- [Page text]
Content starts

Monday, June 18, 2012



Panthers quarterback Cam Newton

Newton shredded secondaries early in the season, passing for 290 or more yards four times in the first eight games. He didn't hit 290 in any of the final eight. So I picked two late-season games -- Week 14 versus Atlanta and Week 16 versus Tampa Bay -- to see what happened.

The first thing that stood out was Carolina's easy-to-watch offense. OC Rob Chudzinski ran a ton of read-option, with Cam in the shotgun making a split-second decision to either give the football to DeAngelo Williams or Jonathan Stewart, or run it himself. On the vast majority of read-option plays, Newton let his back do the dirty work. Whether it was Williams, Stewart, or Newton taking the carry, the Panthers broke off many chunk-yardage plays. This wasn't a boring running offense.

Content ends

- [Available data]
Content starts

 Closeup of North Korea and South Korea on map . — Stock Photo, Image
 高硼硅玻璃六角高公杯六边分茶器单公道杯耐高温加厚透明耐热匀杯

Content ends
Content starts

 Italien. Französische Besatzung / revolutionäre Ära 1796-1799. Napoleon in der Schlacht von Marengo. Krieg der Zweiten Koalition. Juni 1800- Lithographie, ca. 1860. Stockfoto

Content ends
Content starts

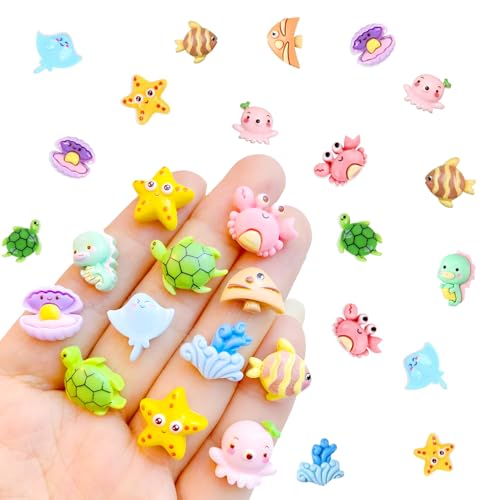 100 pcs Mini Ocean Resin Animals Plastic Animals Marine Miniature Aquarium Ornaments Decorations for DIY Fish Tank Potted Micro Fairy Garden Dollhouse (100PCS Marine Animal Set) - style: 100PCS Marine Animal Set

Content ends

- [Required actions]
1. Copy the stretch of the Cam Newton piece from "Panthers quarterback Cam" through "boring running offense." word for word.
2. Pick up the Cam Newton piece after its final sentence and keep writing.

- [Answers for the tasks]
1.
Panthers quarterback Cam Newton

Newton shredded secondaries early in the season, passing for 290 or more yards four times in the first eight games. He didn't hit 290 in any of the final eight. So I picked two late-season games -- Week 14 versus Atlanta and Week 16 versus Tampa Bay -- to see what happened.

The first thing that stood out was Carolina's easy-to-watch offense. OC Rob Chudzinski ran a ton of read-option, with Cam in the shotgun making a split-second decision to either give the football to DeAngelo Williams or Jonathan Stewart, or run it himself. On the vast majority of read-option plays, Newton let his back do the dirty work. Whether it was Williams, Stewart, or Newton taking the carry, the Panthers broke off many chunk-yardage plays. This wasn't a boring running offense.

2.
Newton has an absolute rocket arm, and it's his greatest attribute. It's the trait that instills the fear of god into defenses -- not his running ability. Cam isn't the most accurate thrower in the short to intermediate, but he tosses a powerful, picturesque deep ball. And Newton isn't the least bit afraid to challenge deep. He'll rip it long whenever receivers get open. His eyes are constantly downfield.

I think Newton's passing stats tailed off down the stretch because Steve Smith, Legedu Naanee, and Brandon LaFell simply weren't creating enough separation down the football field. Opponents were deathly afraid of Smith, using bracket coverage to keep him contained. Naanee was the weakest skill-position player on the field in both games I reviewed. A stiff, straight-line guy with little post-catch wiggle and zero vertical tools, Naanee was the only difficult-to-watch Panther.

What is clear: Newton is a dominant, game-breaking talent. Even when his wide receivers failed to create bomb opportunities, Newton's playmaking ability shined through. He accounted for six all-purpose touchdowns and 548 total yards in the two games, and Carolina scored 71 points. Newton is Roethlisberger-like with his ability to break free from two-arm tackles and fire off rocket balls after quickly setting his feet. There isn't a more exciting young player in football right now.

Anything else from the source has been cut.